Microblading Is a Tattoo!
Everything Else Is Marketing.......
A young patient walks in three years after “semi-permanent” eyebrow microblading.
Her complaint: “Doctor, my brows have turned grey and blurry.”
This is not a complication. This is the natural history.
What microblading actually is
Microblading is cosmetic tattooing.
A row of microneedles deposits pigment into the papillary/superficial dermis, where it is taken up by macrophages and fibroblasts—exactly as in any tattoo.
There is no biological category called “semi-permanent.”
There is only how much pigment is placed, how deep, and how it degrades over time.
The central misconception: fading ≠ reversal
Patients are told that microblading “fades away.”
This is misleading.
What actually happens:
Pigment fragments and disperses, not disappears
Hair-like strokes blur into a diffuse background
Colour shifts depending on pigment chemistry and skin optics
The end point is not baseline.
It is a less controlled, less natural state.
Why colour changes (and why blue-grey brows are common)
Colour instability is not anecdotal—it is expected.
Mechanisms include:
Tyndall effect from deeper pigment → blue/grey appearance
Carbon-based pigments → cool grey shift
Iron oxide pigments → red/orange tones over time
Layering from repeat sessions → muddy, desaturated colour
This is chemistry and optics, not “bad luck.”
The under-discussed problem: cumulative dermal injury
Every session creates controlled micro-trauma.
Over time:
Fibrosis develops in the papillary dermis
Pigment retention becomes uneven and unpredictable
Strokes lose definition permanently
This is why repeat sessions often produce worse—not better—results.
This change is structural and irreversible.
Complications patients are rarely told about
The complication profile mirrors that of tattooing:
Allergic reactions, especially to red/iron oxide pigments
Granulomatous and sarcoidal reactions
Infections, including atypical mycobacteria
Viral inoculation (HSV, HPV)
Keloids in predisposed individuals
Pigment masking of evolving lesions → a dermoscopic blind spot
These are uncommon—but real, and under-consented.
The most important fact: removal is harder than placement
This is the point almost universally omitted in counselling.
Laser removal is not straightforward:
Iron oxide pigments can undergo paradoxical darkening
(reduction of Fe³⁺ → Fe²⁺/Fe⁰ under Q-switched lasers)Instead of fading, pigment may turn black and more conspicuous
Multiple sessions are required, with variable outcomes
In practical terms:
You may not be able to return to baseline even if you want to.
The Indian reality: unregulated practice
In India, microblading is largely performed by non-medical practitioners:
No standardization of pigment composition
Variable sterility practices
No understanding of skin biology or complications
This is not a minor detail—it fundamentally alters risk.

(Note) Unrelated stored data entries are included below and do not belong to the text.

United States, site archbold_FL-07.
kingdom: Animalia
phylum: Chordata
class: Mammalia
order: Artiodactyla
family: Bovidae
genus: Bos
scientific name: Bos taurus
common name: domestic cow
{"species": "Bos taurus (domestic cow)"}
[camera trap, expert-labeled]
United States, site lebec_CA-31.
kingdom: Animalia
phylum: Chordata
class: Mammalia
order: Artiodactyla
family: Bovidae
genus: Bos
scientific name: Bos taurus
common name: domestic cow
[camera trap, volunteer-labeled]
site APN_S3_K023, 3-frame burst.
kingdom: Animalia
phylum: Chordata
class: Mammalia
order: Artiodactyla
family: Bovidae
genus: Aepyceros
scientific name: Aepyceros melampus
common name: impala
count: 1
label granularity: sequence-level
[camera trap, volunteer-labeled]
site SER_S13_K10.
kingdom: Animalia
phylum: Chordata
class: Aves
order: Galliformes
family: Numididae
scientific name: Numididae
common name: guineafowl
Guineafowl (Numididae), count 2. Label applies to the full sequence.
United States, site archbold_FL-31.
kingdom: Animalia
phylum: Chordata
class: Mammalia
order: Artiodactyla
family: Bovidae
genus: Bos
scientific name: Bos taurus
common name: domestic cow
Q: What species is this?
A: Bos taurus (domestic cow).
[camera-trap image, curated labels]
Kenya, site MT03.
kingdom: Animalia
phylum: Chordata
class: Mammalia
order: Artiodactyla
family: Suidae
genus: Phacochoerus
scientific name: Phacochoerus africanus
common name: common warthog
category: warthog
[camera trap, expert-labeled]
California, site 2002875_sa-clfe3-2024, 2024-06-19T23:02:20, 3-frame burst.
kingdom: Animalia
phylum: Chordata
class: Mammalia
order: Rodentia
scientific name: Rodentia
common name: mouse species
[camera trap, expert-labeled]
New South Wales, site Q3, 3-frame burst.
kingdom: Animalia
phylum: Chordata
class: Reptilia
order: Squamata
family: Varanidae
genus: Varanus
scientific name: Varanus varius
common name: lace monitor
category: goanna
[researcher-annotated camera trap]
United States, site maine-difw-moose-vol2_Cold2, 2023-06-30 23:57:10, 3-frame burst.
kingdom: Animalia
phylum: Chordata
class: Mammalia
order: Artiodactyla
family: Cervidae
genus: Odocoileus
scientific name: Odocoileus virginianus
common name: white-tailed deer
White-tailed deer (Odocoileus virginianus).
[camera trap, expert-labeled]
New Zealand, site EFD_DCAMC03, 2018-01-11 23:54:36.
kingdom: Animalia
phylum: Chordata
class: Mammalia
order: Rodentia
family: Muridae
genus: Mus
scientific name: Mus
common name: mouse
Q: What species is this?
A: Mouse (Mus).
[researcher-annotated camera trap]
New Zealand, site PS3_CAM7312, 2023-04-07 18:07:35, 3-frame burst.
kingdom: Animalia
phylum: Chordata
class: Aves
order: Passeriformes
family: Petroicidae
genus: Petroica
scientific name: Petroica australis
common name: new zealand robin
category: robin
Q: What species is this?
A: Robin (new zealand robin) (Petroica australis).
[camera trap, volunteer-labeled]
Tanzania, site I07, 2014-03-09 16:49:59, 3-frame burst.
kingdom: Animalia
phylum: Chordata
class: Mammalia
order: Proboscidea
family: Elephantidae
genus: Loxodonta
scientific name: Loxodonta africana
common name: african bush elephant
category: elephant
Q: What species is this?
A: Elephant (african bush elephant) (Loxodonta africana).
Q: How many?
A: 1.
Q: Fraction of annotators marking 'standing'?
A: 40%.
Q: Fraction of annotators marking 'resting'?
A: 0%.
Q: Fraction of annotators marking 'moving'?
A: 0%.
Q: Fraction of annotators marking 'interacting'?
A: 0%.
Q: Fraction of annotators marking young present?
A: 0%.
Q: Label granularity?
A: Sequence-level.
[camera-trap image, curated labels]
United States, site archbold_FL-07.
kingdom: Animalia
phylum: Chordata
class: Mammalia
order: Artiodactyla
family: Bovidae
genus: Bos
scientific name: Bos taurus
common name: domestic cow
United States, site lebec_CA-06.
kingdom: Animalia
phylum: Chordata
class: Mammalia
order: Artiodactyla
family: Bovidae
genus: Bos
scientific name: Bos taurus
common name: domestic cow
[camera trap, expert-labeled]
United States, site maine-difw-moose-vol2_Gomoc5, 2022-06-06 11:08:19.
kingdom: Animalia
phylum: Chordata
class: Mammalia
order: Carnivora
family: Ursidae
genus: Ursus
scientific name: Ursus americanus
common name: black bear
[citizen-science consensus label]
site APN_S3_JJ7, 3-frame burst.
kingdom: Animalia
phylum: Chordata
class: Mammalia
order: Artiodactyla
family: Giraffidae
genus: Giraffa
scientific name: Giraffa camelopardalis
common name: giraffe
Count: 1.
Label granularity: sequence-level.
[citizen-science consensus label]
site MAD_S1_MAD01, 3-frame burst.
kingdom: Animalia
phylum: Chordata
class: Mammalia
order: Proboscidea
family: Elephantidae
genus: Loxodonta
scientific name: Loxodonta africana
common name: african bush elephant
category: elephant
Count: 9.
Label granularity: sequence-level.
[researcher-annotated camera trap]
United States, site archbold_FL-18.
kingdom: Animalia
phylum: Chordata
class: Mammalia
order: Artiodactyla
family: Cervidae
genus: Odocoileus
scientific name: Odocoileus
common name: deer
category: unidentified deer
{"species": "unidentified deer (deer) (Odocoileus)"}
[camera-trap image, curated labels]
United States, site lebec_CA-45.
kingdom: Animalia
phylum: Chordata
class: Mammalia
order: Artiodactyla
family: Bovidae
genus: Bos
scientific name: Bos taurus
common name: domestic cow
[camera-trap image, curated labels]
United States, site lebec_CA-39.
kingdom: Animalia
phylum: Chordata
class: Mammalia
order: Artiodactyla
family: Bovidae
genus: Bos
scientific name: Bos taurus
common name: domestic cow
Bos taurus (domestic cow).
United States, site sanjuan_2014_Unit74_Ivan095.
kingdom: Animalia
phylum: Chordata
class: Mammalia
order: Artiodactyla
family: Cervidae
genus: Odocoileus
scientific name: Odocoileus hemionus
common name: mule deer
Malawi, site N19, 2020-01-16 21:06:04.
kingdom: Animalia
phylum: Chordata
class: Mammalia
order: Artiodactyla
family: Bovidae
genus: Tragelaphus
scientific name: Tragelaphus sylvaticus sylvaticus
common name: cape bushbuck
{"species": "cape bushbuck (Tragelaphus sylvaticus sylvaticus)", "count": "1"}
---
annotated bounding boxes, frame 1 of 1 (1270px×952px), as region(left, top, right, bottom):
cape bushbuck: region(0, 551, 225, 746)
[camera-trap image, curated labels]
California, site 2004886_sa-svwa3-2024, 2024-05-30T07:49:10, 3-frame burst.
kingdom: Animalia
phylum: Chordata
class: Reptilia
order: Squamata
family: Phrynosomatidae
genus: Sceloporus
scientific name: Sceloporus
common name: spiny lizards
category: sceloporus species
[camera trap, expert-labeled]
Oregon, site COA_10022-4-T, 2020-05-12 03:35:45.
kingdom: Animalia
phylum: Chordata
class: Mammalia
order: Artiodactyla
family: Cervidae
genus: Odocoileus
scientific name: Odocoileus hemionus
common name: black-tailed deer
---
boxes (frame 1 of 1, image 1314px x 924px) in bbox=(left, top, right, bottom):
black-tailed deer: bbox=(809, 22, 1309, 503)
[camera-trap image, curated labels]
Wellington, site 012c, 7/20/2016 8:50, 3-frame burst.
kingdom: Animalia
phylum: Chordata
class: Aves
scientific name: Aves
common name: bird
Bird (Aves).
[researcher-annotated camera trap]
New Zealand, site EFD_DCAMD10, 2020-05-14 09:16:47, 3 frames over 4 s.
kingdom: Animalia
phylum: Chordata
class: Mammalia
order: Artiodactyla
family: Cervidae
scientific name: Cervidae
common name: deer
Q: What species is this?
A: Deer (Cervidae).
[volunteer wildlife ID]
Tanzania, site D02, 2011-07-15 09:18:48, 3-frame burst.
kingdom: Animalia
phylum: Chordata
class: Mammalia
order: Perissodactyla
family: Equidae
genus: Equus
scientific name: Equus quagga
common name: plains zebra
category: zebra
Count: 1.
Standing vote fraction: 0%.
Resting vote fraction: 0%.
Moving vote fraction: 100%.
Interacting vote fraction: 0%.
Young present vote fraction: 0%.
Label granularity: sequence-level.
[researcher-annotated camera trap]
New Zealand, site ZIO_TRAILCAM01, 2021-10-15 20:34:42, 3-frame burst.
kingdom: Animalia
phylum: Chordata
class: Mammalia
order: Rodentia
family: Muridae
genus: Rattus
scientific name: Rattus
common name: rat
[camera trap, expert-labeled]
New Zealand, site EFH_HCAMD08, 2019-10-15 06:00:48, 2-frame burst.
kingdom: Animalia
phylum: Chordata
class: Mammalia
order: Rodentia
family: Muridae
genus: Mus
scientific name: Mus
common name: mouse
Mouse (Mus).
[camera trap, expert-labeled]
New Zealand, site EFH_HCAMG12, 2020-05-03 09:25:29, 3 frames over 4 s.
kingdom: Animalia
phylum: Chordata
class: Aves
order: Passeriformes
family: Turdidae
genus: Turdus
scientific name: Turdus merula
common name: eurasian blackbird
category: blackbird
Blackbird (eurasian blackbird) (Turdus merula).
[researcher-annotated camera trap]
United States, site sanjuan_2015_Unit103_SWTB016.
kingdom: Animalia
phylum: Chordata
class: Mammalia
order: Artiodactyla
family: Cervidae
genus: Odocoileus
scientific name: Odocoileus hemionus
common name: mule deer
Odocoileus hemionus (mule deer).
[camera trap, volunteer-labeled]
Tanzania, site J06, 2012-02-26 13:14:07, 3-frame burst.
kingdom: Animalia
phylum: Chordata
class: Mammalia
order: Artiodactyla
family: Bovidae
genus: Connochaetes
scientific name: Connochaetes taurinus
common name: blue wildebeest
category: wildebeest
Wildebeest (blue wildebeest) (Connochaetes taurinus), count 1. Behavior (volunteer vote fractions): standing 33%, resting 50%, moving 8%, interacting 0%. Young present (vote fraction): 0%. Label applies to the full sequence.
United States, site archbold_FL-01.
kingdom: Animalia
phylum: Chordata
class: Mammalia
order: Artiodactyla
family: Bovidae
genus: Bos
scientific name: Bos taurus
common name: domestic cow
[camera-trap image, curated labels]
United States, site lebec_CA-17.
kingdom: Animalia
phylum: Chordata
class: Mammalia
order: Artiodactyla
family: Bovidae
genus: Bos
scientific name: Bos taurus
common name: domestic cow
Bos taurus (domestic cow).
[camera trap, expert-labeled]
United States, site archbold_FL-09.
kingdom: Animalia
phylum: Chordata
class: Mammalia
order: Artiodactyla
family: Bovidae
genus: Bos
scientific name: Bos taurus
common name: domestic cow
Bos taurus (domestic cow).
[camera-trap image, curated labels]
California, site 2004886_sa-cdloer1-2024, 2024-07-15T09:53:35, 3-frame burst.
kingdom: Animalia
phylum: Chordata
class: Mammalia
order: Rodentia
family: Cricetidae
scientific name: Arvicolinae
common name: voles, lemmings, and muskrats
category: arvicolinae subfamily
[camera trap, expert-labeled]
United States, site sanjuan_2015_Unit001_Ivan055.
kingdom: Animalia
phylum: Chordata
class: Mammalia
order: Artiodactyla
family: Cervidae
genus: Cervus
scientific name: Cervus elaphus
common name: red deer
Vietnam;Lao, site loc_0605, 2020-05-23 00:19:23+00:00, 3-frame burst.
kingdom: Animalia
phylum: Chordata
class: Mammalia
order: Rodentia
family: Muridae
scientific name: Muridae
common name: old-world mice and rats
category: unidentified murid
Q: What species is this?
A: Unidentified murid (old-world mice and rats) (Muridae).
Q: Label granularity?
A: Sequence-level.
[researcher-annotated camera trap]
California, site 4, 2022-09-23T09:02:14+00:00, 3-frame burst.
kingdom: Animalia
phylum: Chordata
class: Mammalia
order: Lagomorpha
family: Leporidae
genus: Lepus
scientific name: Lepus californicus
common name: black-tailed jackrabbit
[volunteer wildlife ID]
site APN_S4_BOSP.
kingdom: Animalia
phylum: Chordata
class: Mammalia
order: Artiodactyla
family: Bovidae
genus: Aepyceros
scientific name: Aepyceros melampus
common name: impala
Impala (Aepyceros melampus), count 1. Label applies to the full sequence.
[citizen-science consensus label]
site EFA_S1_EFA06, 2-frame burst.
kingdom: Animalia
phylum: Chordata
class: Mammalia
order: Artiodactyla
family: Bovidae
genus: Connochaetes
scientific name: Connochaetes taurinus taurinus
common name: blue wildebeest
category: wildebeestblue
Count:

When is microblading reasonable?
Indications must be strict and selective:
Stable, non-progressive eyebrow loss
(e.g., post-traumatic scarring, post-chemotherapy)Carefully selected cases of burnt-out scarring alopecia
Not ideal:
Alopecia areata → unpredictable course, regrowth potential, poor pigment behaviour in active disease
For most people: this is overtreatment
If you already have reasonable brows, microblading offers:
Modest cosmetic gain
In exchange for:
Permanent dermal alteration
Colour instability
Difficult reversibility
This is a poor trade.
Better first-line options
Professional shaping
Temporary tinting
Cosmetic filling (pencils, gels)
Medical brow growth options where appropriate
These are reversible, adjustable, and biologically neutral.
Closing argument
Microblading is not dangerous in the absolute sense.
But it is misrepresented.
It is a tattoo with:
unpredictable long-term behaviour
structural skin consequences
and non-trivial barriers to reversal
Patients are sold convenience.
They are not told the biology.
References (selected)
Kluger N. Cutaneous complications related to tattoos: 31 cases. J Eur Acad Dermatol Venereol.
Serup J et al. Tattoo inks in general usage: chemical composition and regulatory issues.
Høgsberg T et al. Tattoo reactions and pigment chemistry.
Anderson RR, Parrish JA. Selective photothermolysis (basis of laser tattoo removal).
Reports on paradoxical darkening of iron oxide pigments with Q-switched lasers.
MHRA (2022) restrictions on hazardous tattoo pigments.
Microblading is a market-driven escalation of a problem that usually does not require intervention. In patients with acceptable brows, restraint is the more rational—and medically defensible—choice.